▶ [Work instruction] Retype every record exactly. Skip the images.
··· Information shown
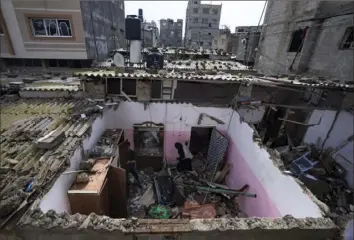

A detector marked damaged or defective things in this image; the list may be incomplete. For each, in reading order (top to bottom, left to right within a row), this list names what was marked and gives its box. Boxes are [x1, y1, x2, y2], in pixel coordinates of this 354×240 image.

damaged wall [39, 115, 105, 213]
broken furniture [134, 122, 165, 171]
damaged wall [103, 102, 234, 162]
damaged wall [227, 109, 324, 218]
broken furniture [290, 152, 320, 178]
damaged wall [302, 110, 352, 188]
······
▶ [Response to the exercise]
A detector marked damaged or defective things in this image; the list may be incomplete. For each, in reading order (top to bottom, left to right within a row), this list names what was marked and gives its box. Boxes are [x1, y1, x2, y2], in pixel coordinates of this 354×240 image.

damaged wall [39, 115, 105, 213]
broken furniture [134, 122, 165, 171]
damaged wall [103, 102, 234, 162]
damaged wall [227, 109, 324, 218]
broken furniture [290, 152, 320, 178]
damaged wall [302, 110, 352, 188]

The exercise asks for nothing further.